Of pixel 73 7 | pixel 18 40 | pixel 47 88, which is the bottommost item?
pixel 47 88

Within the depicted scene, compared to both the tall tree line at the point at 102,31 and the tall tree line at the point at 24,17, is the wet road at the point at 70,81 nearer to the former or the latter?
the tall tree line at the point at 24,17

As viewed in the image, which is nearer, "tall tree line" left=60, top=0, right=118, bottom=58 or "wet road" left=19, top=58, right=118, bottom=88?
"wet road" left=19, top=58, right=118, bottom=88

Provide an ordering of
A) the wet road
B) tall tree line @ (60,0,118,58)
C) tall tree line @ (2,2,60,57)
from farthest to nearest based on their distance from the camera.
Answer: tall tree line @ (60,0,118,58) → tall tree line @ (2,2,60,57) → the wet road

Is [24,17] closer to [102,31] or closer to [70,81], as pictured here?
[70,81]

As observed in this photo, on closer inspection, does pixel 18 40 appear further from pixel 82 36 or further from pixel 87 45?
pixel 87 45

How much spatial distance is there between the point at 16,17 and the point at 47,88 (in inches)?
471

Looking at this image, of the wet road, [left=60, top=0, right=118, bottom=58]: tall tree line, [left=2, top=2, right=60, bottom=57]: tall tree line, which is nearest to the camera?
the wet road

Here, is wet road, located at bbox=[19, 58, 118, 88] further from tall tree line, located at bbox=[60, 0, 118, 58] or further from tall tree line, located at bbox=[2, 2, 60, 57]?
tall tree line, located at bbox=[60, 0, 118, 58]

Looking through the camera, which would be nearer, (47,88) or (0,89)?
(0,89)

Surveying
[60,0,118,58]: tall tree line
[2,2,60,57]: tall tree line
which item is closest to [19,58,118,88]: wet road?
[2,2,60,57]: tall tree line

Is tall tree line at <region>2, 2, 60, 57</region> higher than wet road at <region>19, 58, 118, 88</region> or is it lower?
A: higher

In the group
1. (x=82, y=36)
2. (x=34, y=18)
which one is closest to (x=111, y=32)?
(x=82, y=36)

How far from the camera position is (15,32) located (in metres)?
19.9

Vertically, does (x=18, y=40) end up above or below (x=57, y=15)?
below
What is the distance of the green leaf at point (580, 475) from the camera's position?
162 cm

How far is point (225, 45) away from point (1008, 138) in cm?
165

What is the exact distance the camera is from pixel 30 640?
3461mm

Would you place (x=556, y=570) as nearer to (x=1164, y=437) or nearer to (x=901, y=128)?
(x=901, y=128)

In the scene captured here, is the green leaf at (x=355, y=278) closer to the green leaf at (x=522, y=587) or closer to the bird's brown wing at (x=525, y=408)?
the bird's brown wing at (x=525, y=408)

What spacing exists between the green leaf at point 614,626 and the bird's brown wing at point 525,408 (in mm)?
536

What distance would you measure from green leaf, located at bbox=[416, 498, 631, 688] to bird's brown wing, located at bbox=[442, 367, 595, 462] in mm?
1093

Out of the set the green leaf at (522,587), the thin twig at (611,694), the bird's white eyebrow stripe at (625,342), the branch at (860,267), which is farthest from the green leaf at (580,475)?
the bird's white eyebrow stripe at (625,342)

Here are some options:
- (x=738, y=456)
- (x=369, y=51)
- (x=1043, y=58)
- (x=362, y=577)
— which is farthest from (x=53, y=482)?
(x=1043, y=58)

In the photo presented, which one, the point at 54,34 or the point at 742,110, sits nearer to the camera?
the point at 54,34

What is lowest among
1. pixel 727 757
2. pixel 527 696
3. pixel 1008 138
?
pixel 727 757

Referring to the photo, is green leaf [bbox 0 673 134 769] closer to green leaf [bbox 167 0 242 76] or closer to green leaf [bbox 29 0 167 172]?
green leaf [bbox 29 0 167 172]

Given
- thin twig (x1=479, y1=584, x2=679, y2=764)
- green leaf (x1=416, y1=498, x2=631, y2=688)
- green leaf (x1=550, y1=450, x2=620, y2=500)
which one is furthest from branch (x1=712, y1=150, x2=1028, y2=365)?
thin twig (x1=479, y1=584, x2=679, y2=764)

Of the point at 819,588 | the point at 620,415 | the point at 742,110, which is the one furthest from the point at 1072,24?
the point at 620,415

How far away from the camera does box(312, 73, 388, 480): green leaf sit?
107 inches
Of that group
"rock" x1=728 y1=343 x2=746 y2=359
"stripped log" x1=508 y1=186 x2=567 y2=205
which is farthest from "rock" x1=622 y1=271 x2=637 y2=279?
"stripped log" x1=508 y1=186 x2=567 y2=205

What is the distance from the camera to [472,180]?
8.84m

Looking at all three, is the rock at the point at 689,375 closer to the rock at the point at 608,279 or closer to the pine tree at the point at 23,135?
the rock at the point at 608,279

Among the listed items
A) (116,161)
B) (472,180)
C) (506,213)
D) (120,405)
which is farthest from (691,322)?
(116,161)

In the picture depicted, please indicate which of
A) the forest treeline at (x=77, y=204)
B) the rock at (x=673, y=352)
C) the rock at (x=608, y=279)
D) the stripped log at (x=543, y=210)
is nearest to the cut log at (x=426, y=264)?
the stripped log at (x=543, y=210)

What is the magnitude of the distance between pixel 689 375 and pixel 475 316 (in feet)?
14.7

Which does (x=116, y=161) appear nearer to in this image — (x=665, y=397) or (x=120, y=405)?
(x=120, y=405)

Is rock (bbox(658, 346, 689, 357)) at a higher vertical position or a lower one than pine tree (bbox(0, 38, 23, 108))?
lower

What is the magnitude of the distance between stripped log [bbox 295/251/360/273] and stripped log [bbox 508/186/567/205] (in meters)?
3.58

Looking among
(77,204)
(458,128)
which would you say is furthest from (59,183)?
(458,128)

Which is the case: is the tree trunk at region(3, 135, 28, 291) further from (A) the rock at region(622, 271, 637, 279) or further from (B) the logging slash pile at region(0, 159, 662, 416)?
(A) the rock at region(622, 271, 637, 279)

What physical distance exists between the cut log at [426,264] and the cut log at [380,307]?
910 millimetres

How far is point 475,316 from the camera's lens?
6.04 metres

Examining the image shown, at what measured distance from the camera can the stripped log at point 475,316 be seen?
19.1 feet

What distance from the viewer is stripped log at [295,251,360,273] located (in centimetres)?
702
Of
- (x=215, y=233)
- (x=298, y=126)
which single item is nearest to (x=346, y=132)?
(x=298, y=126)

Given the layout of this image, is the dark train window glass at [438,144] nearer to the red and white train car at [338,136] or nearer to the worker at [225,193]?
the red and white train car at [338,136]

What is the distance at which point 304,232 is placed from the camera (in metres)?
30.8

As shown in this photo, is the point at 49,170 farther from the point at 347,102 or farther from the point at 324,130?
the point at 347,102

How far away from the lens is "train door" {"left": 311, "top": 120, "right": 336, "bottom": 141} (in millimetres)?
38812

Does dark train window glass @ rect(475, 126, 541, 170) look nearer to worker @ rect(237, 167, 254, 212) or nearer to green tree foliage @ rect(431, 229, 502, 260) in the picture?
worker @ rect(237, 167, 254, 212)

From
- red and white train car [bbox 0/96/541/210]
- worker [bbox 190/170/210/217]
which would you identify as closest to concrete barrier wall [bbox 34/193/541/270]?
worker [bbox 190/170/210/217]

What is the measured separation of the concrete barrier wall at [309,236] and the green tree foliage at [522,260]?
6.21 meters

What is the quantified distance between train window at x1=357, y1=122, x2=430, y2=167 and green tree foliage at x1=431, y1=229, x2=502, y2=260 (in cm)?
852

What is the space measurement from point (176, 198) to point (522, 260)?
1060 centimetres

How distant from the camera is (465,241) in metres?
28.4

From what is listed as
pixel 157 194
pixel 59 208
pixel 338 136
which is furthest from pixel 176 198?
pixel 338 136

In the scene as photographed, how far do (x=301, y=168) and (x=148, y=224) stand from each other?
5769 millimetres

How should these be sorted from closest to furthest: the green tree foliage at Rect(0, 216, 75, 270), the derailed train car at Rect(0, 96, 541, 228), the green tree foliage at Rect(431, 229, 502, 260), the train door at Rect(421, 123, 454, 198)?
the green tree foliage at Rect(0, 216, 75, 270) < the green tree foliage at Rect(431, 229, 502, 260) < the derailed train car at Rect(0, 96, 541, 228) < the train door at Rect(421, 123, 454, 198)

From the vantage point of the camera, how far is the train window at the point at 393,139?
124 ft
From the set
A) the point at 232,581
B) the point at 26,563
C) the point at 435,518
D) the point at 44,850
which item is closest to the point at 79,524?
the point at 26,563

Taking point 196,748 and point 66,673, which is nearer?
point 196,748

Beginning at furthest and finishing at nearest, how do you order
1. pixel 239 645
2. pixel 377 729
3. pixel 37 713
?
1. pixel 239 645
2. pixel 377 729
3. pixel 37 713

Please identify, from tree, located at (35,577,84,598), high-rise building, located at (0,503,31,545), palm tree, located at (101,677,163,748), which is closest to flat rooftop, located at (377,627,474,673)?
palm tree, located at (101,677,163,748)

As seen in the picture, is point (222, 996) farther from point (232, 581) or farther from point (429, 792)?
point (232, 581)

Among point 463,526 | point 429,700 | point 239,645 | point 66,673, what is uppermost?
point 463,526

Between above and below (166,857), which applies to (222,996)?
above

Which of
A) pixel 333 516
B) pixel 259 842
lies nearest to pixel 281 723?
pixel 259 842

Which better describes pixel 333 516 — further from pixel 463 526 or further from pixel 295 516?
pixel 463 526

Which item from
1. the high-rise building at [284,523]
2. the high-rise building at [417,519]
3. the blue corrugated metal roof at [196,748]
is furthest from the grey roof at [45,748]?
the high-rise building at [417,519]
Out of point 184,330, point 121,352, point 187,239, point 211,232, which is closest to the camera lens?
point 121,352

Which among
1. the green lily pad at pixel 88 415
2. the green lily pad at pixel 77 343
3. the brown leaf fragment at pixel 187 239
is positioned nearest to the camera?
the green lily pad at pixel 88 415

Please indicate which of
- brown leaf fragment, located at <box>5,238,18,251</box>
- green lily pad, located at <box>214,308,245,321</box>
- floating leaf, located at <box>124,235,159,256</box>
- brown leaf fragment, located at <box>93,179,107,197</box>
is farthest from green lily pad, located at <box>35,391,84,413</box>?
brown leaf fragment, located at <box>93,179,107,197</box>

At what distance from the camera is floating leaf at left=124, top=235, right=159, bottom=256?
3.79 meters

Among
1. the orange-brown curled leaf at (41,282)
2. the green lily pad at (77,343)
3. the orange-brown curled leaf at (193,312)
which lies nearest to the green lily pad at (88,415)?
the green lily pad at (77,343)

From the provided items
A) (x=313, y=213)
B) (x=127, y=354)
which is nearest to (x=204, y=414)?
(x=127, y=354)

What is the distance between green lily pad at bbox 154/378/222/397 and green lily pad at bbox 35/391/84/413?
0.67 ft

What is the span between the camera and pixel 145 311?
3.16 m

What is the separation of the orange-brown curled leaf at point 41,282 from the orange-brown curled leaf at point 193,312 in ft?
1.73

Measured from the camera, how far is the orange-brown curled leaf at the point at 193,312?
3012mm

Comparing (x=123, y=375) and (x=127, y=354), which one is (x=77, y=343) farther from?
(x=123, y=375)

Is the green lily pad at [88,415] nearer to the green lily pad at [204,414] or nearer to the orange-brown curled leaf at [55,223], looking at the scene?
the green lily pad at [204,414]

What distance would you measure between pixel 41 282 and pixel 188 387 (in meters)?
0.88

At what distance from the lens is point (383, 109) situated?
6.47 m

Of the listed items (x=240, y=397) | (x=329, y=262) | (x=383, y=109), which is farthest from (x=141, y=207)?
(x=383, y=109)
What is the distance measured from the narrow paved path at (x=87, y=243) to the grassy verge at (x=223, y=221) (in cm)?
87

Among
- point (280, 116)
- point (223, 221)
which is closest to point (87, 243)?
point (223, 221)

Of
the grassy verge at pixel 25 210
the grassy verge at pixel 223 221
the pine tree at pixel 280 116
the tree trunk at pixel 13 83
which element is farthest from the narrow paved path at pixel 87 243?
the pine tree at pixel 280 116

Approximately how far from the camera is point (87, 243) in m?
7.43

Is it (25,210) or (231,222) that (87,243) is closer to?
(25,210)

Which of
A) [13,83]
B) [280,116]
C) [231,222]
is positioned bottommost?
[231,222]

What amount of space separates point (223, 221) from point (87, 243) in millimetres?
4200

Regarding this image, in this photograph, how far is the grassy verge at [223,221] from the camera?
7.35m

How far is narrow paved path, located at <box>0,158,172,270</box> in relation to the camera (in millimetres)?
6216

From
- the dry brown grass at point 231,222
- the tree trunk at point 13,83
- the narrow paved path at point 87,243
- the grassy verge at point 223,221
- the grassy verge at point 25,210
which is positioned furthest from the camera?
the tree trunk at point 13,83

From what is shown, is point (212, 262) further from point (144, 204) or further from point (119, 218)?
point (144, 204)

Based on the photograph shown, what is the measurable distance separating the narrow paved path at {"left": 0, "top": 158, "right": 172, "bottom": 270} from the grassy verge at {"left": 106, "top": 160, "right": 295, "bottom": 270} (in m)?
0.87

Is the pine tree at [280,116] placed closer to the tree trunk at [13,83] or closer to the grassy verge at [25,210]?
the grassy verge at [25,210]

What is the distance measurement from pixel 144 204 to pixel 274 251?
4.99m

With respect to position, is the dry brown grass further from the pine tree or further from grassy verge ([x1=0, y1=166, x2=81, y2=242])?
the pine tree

::::::::

Rewrite the entries from the line with "What is the distance measurement" through the last line, swapping "dry brown grass" for "withered grass" and keeping everything else the same. Give back only those lines.

WRITTEN SOLUTION —
What is the distance measurement from pixel 144 204 to pixel 274 251?
4.99m

With respect to position, is the withered grass further from the pine tree or further from grassy verge ([x1=0, y1=166, x2=81, y2=242])?
the pine tree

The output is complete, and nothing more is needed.